Obtain an influenza vaccine annually. Rationale: The client should obtain an influenza vaccine annually.

A nurse is assessing a client who had a craniotomy and has developed syndrome of inappropriate antidiuretic hormone (SIADH). Which of the following manifestations should the nurse anticipate? Hypernatremia Oliguria Weight loss Increased thirst

Oliguria Rationale: The nurse should expect a client who has developed SIADH following a craniotomy to manifest oliguria. The decrease in urine output can be dramatic with output less than 20 mL/hr.

A nurse is reviewing the medication list for a client who has a new diagnosis of type 2 diabetes mellitus. The nurse should recognize which of the following medications can cause glucose intolerance? Cimetidine Dextromethorphan Prednisone Atorvastatin

Prednisone Rationale: Corticosteroids such as prednisone can cause glucose intolerance and hyperglycemia. The client might require increased dosage of a hypoglycemic medication.

A nurse is assessing a client who is admitted with hyperthyroidism. The client reports a weight loss of 5.4 kg (12 lb) in the last 2 months, increased appetite, increased perspiration, fatigue, menstrual irregularity, and restlessness. Which of the following actions should the nurse take to prevent a thyroid crisis? Provide a quiet, low-stimulus environment. Administer aspirin as prescribed for any sign of hyperthermia. Keep the client NPO. Observe the client carefully for signs of hypocalcemia.

Provide a quiet, low-stimulus environment. Rationale: Thyroid crisis can occur in response to a stressor, so the nurse should minimize stressful stimuli in the client's environment.

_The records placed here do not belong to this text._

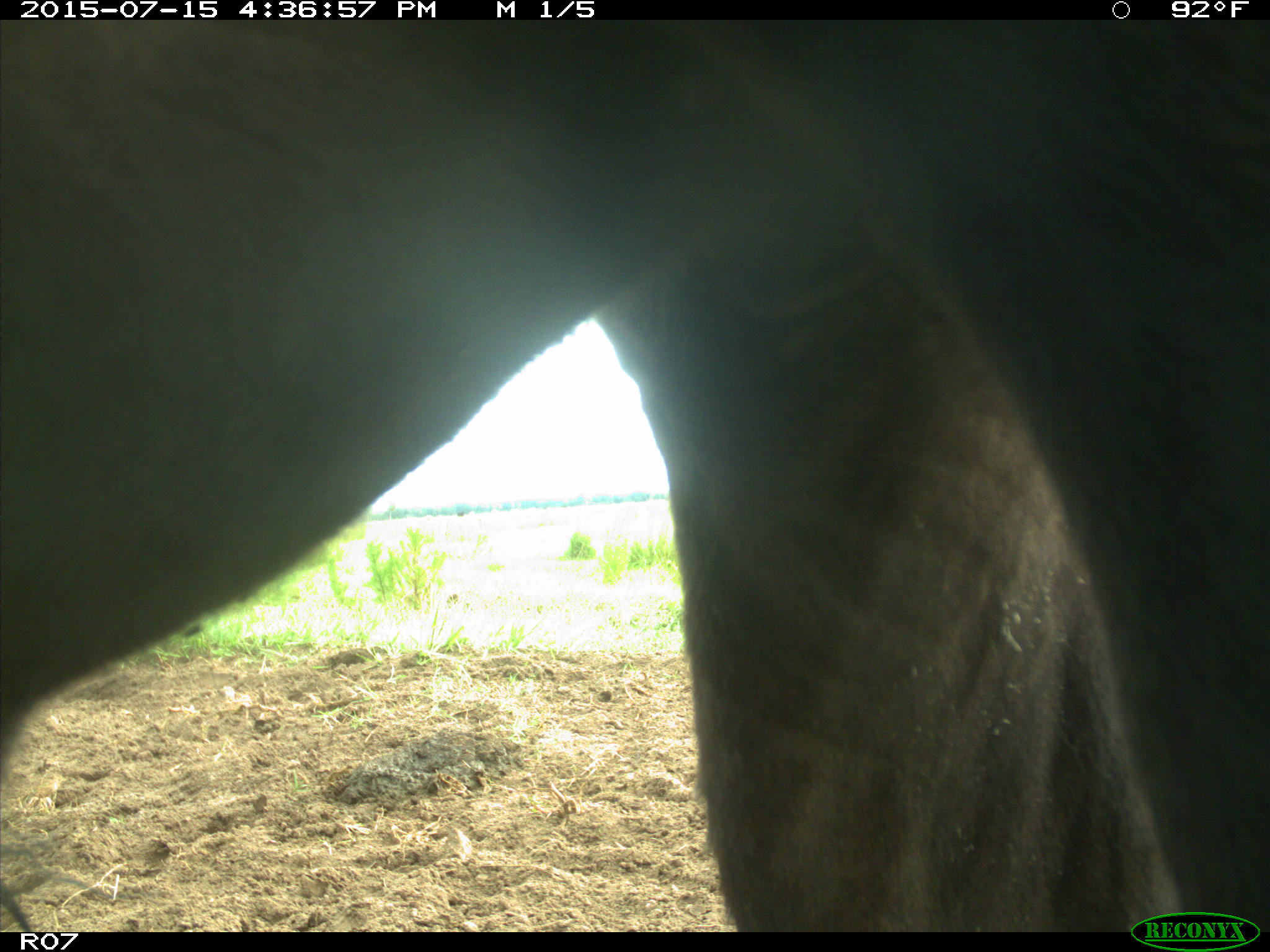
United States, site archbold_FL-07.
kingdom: Animalia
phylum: Chordata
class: Mammalia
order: Artiodactyla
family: Bovidae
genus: Bos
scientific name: Bos taurus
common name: domestic cow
Bos taurus (domestic cow).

A nurse is caring for an adolescent client who has a long history of diabetes mellitus and is being admitted to the emergency department confused, flushed, and with an acetone odor on the breath. Diabetic ketoacidosis is suspected. The nurse should anticipate using which of the following types of insulin to treat this client? NPH insulin Insulin glargine Insulin detemir Regular insulin

Regular insulin Rationale: Regular insulin is classified as a short-acting insulin. It can be given intravenously with an onset of action of less than 30 min. This is the insulin that is most appropriate in emergency situations of severe hyperglycemia or diabetic ketoacidosis.

A nurse is caring for a client who has syndrome of inappropriate antidiuretic hormone (SIADH) and a sodium level of 123 mEq/L. Which of the following prescriptions should the nurse anticipate? Maintain an IV of 0.45% sodium chloride. Restrict fluid intake to 1,000 mL per day. Provide a diet containing 2 g of sodium per day. Administer desmopressin acetate 0.2 mg orally.

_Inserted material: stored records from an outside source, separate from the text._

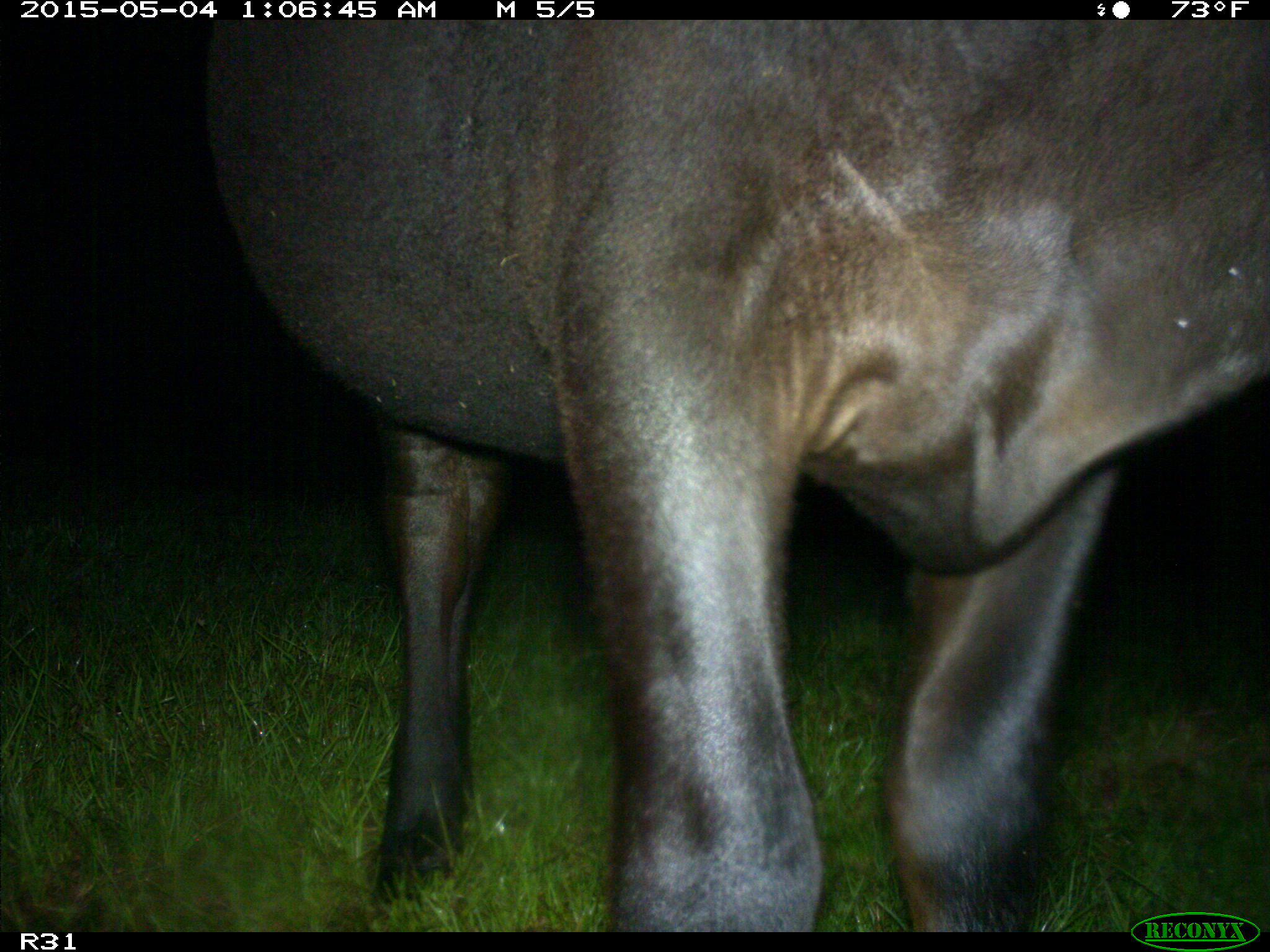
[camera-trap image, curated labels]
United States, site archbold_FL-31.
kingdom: Animalia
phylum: Chordata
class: Mammalia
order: Artiodactyla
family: Bovidae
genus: Bos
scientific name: Bos taurus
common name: domestic cow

Restrict fluid intake to 1,000 mL per day. Rationale: Clients who have SIADH have an increased amount of antidiuretic hormone, which results in excess fluid volume. This excess fluid dilutes the sodium level in the blood, causing dilutional hyponatremia. Oral fluids are restricted in an attempt to restore the fluid balance and the sodium level in the blood. The nurse should offer this client frequent oral care to prevent discomfort and breakdown of the oral mucosa.

A nurse is providing teaching to a client who has a new prescription for levothyroxine for hypothyroidism. The nurse should instruct the client to avoid which of the following herbal supplements? Saw palmetto Cranberry Soy Garlic

Soy Rationale: The nurse should instruct the client to avoid soy because soy can reduce the effectiveness of the levothyroxine.

A nurse is caring for a client who is taking desmopressin. The nurse should make which of the following assessments to evaluate the drug's effectiveness? Peripheral pulses Urine output Skin integrity Blood glucose

Urine output

A nurse is caring for a client who is taking pioglitazone to treat type 2 diabetes mellitus. The nurse should monitor for which of the following findings? Joint pain Constipation Weight gain Dilated pupils

Weight gain

A nurse is assisting a client who has hypothyroidism with meal planning. Which of the following foods should the nurse recommend that the client add to her diet? Ripe bananas Poached eggs Whole grains Baked chicken

Whole grains Rationale: Constipation is a classic manifestation of hypothyroidism; therefore, this client should increase her fluid and fiber intake. Whole grains provide ample amounts of fiber.